Records for processing -
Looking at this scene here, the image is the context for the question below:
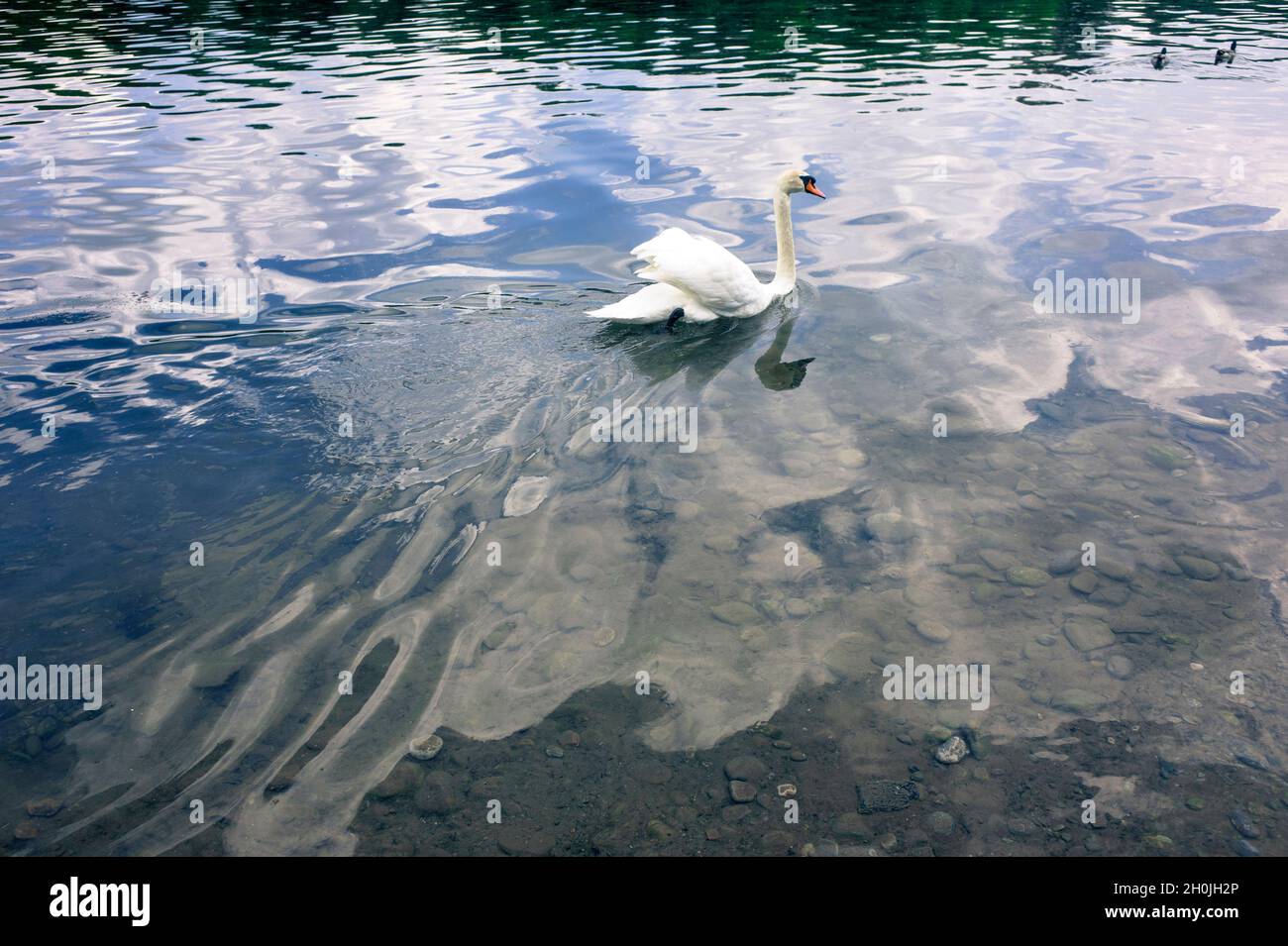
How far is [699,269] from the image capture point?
33.6 ft

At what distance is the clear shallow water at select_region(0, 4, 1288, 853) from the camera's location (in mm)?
5410

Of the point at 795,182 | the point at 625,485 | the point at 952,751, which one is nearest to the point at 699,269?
the point at 795,182

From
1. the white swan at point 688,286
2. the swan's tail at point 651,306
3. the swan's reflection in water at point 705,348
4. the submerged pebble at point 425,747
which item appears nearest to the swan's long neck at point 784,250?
the swan's reflection in water at point 705,348

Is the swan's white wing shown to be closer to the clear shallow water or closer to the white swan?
the white swan

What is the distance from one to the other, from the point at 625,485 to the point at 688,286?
330 centimetres

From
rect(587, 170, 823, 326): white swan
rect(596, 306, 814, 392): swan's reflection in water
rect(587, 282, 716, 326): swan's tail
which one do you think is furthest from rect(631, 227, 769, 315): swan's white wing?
rect(596, 306, 814, 392): swan's reflection in water

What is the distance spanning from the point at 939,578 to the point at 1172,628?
155 centimetres

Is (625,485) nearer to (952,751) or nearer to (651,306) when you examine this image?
(651,306)

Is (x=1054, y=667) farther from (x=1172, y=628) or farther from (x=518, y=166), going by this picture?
(x=518, y=166)

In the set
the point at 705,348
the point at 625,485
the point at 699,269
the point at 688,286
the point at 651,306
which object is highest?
the point at 699,269

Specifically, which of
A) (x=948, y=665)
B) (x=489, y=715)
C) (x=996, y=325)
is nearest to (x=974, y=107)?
(x=996, y=325)

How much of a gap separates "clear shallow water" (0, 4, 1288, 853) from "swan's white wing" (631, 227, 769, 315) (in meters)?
0.53

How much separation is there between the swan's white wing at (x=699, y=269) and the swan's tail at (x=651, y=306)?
103 mm

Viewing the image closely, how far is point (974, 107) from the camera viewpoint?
2039cm
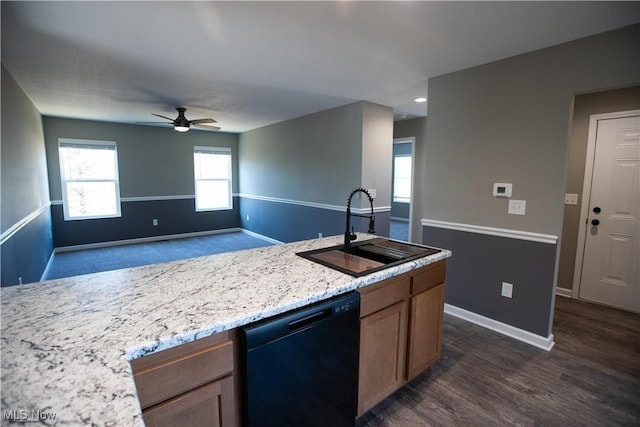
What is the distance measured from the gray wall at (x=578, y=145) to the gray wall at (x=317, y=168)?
213 centimetres

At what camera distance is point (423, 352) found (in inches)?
Result: 77.9

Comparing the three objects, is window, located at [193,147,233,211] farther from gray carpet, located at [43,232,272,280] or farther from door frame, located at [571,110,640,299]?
door frame, located at [571,110,640,299]

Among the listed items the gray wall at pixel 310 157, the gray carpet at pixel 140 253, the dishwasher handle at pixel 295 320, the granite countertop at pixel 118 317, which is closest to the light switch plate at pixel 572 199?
the gray wall at pixel 310 157

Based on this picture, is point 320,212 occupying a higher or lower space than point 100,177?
lower

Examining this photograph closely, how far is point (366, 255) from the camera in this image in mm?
2029

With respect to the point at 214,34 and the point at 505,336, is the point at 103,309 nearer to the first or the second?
the point at 214,34

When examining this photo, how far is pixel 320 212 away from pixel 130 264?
125 inches

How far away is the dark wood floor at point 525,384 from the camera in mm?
1769

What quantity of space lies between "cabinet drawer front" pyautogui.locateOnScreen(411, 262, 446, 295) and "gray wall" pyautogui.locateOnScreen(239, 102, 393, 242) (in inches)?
90.8

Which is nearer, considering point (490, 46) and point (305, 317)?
point (305, 317)

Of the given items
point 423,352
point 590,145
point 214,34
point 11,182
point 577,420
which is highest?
point 214,34

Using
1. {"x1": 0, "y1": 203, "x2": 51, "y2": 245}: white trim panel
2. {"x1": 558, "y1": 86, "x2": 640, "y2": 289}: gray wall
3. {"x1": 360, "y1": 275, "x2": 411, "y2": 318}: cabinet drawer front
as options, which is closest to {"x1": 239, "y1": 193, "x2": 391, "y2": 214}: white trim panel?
{"x1": 558, "y1": 86, "x2": 640, "y2": 289}: gray wall

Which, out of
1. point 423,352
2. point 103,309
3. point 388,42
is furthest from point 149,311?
point 388,42

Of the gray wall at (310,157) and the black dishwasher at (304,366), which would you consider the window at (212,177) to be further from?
the black dishwasher at (304,366)
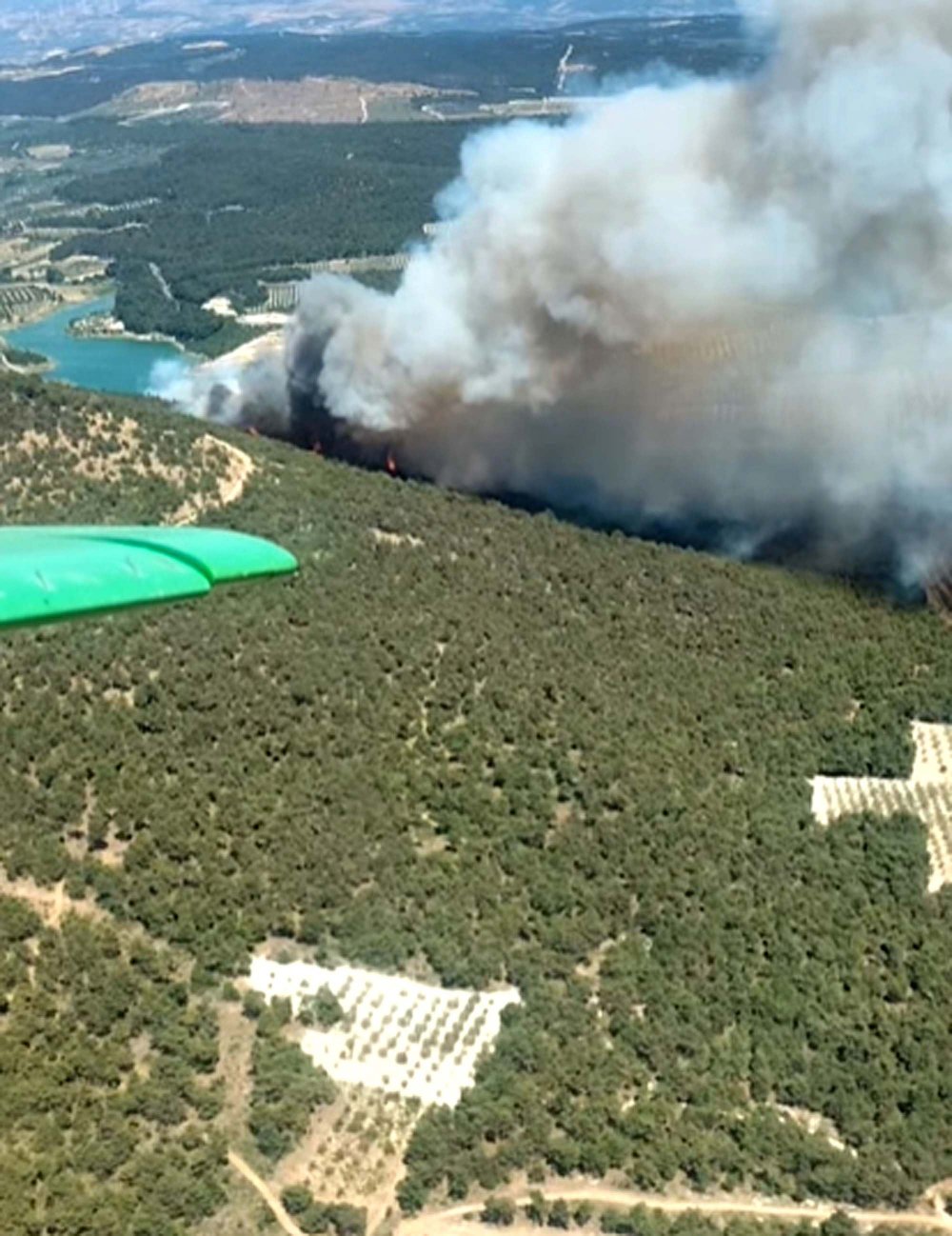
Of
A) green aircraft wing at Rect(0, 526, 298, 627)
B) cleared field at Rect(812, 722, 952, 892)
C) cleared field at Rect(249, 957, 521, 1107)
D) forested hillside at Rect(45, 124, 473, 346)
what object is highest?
green aircraft wing at Rect(0, 526, 298, 627)

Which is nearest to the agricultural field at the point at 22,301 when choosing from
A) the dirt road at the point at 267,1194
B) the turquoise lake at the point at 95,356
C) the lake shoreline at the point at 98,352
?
the lake shoreline at the point at 98,352

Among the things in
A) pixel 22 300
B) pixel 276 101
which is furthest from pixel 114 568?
pixel 276 101

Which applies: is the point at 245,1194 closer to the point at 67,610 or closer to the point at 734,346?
the point at 67,610

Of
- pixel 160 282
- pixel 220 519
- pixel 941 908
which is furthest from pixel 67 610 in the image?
pixel 160 282

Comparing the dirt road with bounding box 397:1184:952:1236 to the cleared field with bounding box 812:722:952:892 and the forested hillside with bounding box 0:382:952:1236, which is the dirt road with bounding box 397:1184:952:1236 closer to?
the forested hillside with bounding box 0:382:952:1236

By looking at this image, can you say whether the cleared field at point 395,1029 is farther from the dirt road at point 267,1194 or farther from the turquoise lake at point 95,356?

Given task - Please rewrite all the records above, substituting "calm shallow water" for "clear shallow water" and changing nothing else. Leave the pictures out of your answer.

Correct result -
Looking at this scene here, the image is the context for the question below:
How far is [699,269] from the image capture point?
33.6 ft

At what distance is the calm shallow water at select_region(0, 4, 1288, 853) from the camera's location (in mm)?
5410

Of the point at 795,182 | the point at 625,485 | the point at 952,751, which one is nearest to the point at 699,269?
the point at 795,182

From
1. the white swan at point 688,286
2. the swan's tail at point 651,306
3. the swan's reflection in water at point 705,348
4. the submerged pebble at point 425,747
which item appears nearest to the swan's long neck at point 784,250?
the swan's reflection in water at point 705,348

Is the swan's white wing shown to be closer to the calm shallow water or closer to the white swan?
the white swan

What is the distance from one to the other, from the point at 625,485 to the point at 688,286?
330 centimetres

From
rect(587, 170, 823, 326): white swan
rect(596, 306, 814, 392): swan's reflection in water
rect(587, 282, 716, 326): swan's tail
which one do you think is furthest from rect(631, 227, 769, 315): swan's white wing?
rect(596, 306, 814, 392): swan's reflection in water

What is the distance spanning from the point at 939,578 to the point at 1172,628?
155 centimetres

Is (625,485) nearer to (952,751) or nearer to (651,306) when you examine this image?
(651,306)

Is (x=1054, y=667) farther from (x=1172, y=628) or farther from (x=518, y=166), going by this picture?
(x=518, y=166)

In the set
the point at 705,348
the point at 625,485
the point at 699,269
the point at 688,286
the point at 651,306
which object is highest?
the point at 699,269

Specifically, which of
A) (x=948, y=665)
B) (x=489, y=715)
C) (x=996, y=325)
is nearest to (x=974, y=107)?
(x=996, y=325)

How much of a gap separates "calm shallow water" (0, 4, 1288, 853) from "swan's white wing" (631, 227, 769, 315) (in meters)?
0.53

How much separation is there between the swan's white wing at (x=699, y=269) and the swan's tail at (x=651, y=306)?
103 mm

Viewing the image closely, how far is point (974, 107) from the camera viewpoint?
2039cm
What is the distance measured from the gray wall at (x=578, y=145) to the gray wall at (x=317, y=168)?
213 centimetres

At what camera distance is point (423, 352) found (in inches)?
Result: 77.9

Comparing the three objects, is window, located at [193,147,233,211] farther from gray carpet, located at [43,232,272,280] or farther from door frame, located at [571,110,640,299]?
door frame, located at [571,110,640,299]

Among the listed items the gray wall at pixel 310 157, the gray carpet at pixel 140 253, the dishwasher handle at pixel 295 320, the granite countertop at pixel 118 317, which is closest to the light switch plate at pixel 572 199?
the gray wall at pixel 310 157

Based on this picture, is point 320,212 occupying a higher or lower space than point 100,177?
lower

Examining this photograph closely, how far is point (366, 255) from the camera in this image in mm?
2029

With respect to the point at 214,34 and the point at 505,336, is the point at 103,309 nearer to the first or the second?
the point at 214,34

When examining this photo, how far is pixel 320 212 away from pixel 130 264?
125 inches

How far away is the dark wood floor at point 525,384 from the camera in mm?
1769

What quantity of space lies between "cabinet drawer front" pyautogui.locateOnScreen(411, 262, 446, 295) and "gray wall" pyautogui.locateOnScreen(239, 102, 393, 242) (in inches)?
90.8

Which is nearer, considering point (490, 46) and point (305, 317)?
point (305, 317)

Of the given items
point 423,352
point 590,145
point 214,34
point 11,182
point 577,420
which is highest?
point 214,34

Using
1. {"x1": 0, "y1": 203, "x2": 51, "y2": 245}: white trim panel
2. {"x1": 558, "y1": 86, "x2": 640, "y2": 289}: gray wall
3. {"x1": 360, "y1": 275, "x2": 411, "y2": 318}: cabinet drawer front
as options, which is closest to {"x1": 239, "y1": 193, "x2": 391, "y2": 214}: white trim panel?
{"x1": 558, "y1": 86, "x2": 640, "y2": 289}: gray wall

Which, out of
1. point 423,352
2. point 103,309
3. point 388,42
is furthest from point 149,311?
point 388,42

Of the gray wall at (310,157) and the black dishwasher at (304,366), which would you consider the window at (212,177) to be further from?
the black dishwasher at (304,366)
Of
A) green aircraft wing at Rect(0, 526, 298, 627)
B) cleared field at Rect(812, 722, 952, 892)
C) cleared field at Rect(249, 957, 521, 1107)
D) forested hillside at Rect(45, 124, 473, 346)
what object is highest?
green aircraft wing at Rect(0, 526, 298, 627)

Which is nearest to the agricultural field at the point at 22,301 when choosing from
A) the dirt road at the point at 267,1194
B) the turquoise lake at the point at 95,356
C) the lake shoreline at the point at 98,352
?
the lake shoreline at the point at 98,352

Among the things in
A) pixel 22 300
B) pixel 276 101
which is furthest from pixel 114 568?
pixel 276 101

Which applies: is the point at 245,1194 closer to the point at 67,610 or closer to the point at 734,346?
the point at 67,610

Of
- pixel 160 282
- pixel 220 519
- pixel 941 908
which is furthest from pixel 67 610 in the image?
pixel 160 282

Comparing the dirt road with bounding box 397:1184:952:1236 to the cleared field with bounding box 812:722:952:892 and the forested hillside with bounding box 0:382:952:1236, which is the dirt road with bounding box 397:1184:952:1236 closer to?
the forested hillside with bounding box 0:382:952:1236

By looking at this image, can you say whether the cleared field at point 395,1029 is farther from the dirt road at point 267,1194 or farther from the turquoise lake at point 95,356?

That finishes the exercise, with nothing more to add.